** Start **
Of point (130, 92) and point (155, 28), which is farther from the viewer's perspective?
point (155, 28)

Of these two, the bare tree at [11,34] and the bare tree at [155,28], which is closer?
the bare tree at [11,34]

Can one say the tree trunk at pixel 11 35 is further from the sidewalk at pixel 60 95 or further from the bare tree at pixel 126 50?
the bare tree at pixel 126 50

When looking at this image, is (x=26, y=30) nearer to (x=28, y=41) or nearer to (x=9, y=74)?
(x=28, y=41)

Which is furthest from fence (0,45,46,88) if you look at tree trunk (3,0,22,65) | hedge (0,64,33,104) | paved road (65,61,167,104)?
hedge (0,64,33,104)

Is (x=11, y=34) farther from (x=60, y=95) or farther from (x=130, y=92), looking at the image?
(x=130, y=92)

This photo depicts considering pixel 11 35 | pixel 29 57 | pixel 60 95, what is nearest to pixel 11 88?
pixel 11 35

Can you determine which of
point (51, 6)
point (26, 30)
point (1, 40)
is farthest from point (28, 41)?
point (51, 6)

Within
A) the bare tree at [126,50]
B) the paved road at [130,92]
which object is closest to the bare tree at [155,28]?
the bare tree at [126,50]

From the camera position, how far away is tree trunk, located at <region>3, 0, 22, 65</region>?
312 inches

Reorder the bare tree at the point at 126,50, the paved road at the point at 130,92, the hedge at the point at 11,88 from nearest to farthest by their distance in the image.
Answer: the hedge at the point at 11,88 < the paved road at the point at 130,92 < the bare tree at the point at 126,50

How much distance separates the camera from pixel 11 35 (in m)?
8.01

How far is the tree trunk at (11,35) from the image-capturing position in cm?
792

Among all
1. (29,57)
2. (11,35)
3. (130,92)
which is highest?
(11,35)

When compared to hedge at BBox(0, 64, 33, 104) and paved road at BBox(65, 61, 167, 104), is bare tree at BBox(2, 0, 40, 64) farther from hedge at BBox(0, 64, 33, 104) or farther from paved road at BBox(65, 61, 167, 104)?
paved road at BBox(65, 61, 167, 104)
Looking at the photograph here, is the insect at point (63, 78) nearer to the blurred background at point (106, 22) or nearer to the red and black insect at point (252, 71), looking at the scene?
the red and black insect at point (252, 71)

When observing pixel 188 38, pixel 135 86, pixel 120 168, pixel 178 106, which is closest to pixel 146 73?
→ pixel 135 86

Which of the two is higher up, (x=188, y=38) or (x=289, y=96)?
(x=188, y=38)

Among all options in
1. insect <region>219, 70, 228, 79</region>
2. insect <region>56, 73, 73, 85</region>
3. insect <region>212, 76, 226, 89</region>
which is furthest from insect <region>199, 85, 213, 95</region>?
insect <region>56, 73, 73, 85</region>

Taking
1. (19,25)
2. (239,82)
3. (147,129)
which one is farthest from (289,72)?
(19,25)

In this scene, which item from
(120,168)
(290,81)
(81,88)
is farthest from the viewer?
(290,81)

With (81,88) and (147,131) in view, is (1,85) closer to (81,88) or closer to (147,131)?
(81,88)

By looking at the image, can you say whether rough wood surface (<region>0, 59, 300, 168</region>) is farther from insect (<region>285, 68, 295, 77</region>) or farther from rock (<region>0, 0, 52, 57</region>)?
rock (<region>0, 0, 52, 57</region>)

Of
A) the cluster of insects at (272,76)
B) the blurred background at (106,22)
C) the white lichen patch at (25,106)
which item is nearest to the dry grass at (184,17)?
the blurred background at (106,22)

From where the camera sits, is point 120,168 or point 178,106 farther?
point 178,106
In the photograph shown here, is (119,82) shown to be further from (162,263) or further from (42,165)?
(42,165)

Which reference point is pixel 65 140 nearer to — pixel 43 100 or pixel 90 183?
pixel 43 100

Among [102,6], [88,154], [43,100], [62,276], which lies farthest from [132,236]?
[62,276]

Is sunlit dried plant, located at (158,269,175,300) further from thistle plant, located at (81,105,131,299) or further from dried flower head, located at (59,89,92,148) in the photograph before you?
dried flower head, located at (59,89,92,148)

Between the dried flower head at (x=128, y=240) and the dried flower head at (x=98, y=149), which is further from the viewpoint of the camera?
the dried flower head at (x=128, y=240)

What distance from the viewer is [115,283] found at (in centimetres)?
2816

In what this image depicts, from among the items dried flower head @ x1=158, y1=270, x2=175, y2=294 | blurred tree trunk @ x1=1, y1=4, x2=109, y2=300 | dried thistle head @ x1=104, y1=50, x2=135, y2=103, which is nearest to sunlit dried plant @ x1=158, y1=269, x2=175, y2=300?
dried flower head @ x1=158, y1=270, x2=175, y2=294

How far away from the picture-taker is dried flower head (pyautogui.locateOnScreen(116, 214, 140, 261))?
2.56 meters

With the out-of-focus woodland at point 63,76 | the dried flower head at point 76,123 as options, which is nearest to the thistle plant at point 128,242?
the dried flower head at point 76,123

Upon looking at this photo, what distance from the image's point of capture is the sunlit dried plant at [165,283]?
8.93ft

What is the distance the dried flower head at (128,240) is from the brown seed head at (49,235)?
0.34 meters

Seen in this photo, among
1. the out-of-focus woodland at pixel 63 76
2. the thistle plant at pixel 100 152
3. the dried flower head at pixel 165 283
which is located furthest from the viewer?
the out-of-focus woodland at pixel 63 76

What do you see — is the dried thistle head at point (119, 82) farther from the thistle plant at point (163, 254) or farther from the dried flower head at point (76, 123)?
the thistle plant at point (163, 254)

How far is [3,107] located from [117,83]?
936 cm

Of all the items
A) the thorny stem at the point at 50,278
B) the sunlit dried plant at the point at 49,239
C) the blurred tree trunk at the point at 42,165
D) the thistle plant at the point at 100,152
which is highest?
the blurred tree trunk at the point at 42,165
** End **
** Start **
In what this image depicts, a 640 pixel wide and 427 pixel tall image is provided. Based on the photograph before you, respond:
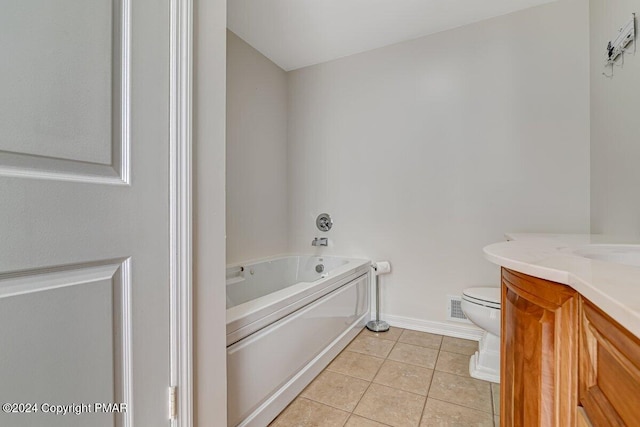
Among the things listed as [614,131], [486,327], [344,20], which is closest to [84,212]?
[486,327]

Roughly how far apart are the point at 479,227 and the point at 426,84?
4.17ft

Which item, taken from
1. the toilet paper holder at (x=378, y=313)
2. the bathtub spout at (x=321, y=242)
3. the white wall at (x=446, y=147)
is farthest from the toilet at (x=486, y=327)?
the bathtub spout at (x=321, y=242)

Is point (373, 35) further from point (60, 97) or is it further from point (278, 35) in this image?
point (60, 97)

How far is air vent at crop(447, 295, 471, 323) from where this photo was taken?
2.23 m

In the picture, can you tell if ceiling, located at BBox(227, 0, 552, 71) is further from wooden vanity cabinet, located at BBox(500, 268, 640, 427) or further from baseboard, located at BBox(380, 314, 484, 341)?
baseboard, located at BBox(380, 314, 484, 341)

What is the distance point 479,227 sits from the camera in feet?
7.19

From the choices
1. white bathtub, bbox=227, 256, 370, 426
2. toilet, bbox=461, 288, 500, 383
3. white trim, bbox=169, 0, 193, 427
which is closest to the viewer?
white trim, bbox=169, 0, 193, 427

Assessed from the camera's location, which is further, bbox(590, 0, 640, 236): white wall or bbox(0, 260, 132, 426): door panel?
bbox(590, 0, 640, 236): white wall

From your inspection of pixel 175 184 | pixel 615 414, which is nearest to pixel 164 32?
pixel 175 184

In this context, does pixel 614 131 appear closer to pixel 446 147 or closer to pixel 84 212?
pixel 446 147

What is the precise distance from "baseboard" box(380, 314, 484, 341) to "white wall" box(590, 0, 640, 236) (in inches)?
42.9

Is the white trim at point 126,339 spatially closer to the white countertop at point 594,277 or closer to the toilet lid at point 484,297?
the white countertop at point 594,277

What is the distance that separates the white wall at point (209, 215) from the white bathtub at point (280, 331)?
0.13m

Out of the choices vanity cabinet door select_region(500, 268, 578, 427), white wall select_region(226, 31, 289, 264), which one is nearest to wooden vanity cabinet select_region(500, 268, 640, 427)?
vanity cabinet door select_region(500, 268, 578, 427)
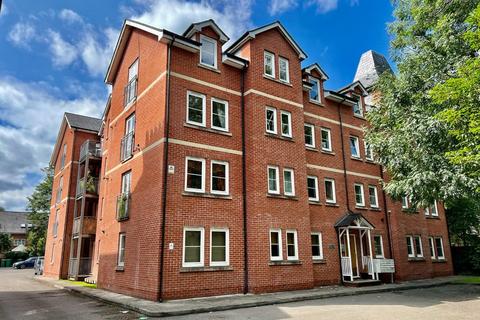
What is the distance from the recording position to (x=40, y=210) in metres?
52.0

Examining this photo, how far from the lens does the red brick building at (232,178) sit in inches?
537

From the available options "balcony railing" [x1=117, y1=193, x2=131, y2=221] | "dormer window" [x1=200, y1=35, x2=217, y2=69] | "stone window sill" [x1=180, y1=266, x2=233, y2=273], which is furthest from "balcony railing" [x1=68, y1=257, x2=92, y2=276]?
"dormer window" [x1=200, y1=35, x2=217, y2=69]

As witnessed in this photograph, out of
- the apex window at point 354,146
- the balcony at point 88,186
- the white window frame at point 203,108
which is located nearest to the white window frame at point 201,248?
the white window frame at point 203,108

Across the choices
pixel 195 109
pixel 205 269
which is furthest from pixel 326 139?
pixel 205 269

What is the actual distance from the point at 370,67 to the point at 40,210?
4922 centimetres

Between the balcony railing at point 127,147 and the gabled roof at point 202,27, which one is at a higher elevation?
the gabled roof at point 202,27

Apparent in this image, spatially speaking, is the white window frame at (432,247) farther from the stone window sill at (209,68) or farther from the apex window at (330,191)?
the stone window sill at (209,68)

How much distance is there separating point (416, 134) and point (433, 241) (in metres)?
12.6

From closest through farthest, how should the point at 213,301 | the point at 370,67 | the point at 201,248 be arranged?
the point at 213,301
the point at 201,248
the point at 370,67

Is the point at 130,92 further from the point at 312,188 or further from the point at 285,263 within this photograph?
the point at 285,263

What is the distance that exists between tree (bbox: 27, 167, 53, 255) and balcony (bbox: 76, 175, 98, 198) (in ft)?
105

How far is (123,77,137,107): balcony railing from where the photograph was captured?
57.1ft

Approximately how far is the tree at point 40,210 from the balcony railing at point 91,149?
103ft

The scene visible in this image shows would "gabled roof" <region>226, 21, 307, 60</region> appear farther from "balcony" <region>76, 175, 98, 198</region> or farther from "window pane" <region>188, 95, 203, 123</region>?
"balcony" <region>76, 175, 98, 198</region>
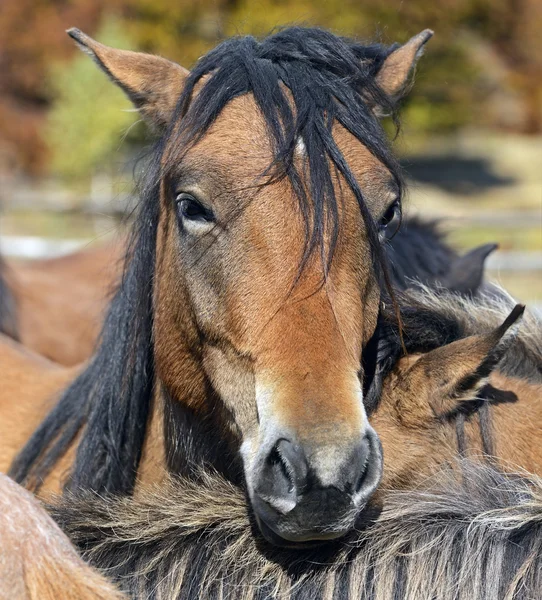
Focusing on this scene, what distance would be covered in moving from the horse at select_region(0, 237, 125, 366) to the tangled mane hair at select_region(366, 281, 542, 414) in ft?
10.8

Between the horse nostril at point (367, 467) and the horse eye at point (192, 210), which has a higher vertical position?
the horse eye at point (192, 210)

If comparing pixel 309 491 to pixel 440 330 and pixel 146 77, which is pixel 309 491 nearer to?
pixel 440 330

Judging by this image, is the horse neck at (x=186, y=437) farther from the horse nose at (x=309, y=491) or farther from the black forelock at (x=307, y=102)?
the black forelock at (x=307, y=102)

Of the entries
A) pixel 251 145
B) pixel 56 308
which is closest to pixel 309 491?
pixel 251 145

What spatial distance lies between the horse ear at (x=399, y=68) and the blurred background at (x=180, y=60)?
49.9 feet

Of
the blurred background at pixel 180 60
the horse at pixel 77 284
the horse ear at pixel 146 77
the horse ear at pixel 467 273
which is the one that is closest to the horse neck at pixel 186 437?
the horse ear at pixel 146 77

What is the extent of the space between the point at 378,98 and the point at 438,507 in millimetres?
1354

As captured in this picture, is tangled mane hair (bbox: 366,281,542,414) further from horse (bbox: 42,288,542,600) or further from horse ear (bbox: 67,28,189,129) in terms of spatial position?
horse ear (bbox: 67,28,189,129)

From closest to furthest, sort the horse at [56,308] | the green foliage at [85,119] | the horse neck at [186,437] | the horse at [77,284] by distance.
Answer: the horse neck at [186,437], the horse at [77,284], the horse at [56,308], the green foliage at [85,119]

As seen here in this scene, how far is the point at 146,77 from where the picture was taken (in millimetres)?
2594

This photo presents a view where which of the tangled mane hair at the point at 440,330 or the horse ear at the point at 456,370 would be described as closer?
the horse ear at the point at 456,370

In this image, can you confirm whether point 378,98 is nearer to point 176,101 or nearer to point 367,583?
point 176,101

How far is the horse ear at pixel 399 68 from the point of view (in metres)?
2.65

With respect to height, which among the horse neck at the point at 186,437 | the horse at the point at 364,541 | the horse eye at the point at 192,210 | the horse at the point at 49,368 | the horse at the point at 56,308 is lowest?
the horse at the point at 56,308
** End **
**WHAT THE TASK ASKS:**
Collect every line in the two blocks above that contains the word "scene", and copy each one in full.

**FINAL RESULT:**
Looking at the photograph here, is the insect at point (63, 78) nearer to the blurred background at point (106, 22) or nearer to the red and black insect at point (252, 71), looking at the scene?
In this scene, which item from
The scene visible in this image shows would "gabled roof" <region>226, 21, 307, 60</region> appear farther from "balcony" <region>76, 175, 98, 198</region> or farther from "window pane" <region>188, 95, 203, 123</region>?
Focusing on this scene, what distance would be covered in moving from the horse at select_region(0, 237, 125, 366) to the tangled mane hair at select_region(366, 281, 542, 414) in ft?
As seen here in this scene, how far is the point at 146,77 from where the picture was taken (in millimetres)?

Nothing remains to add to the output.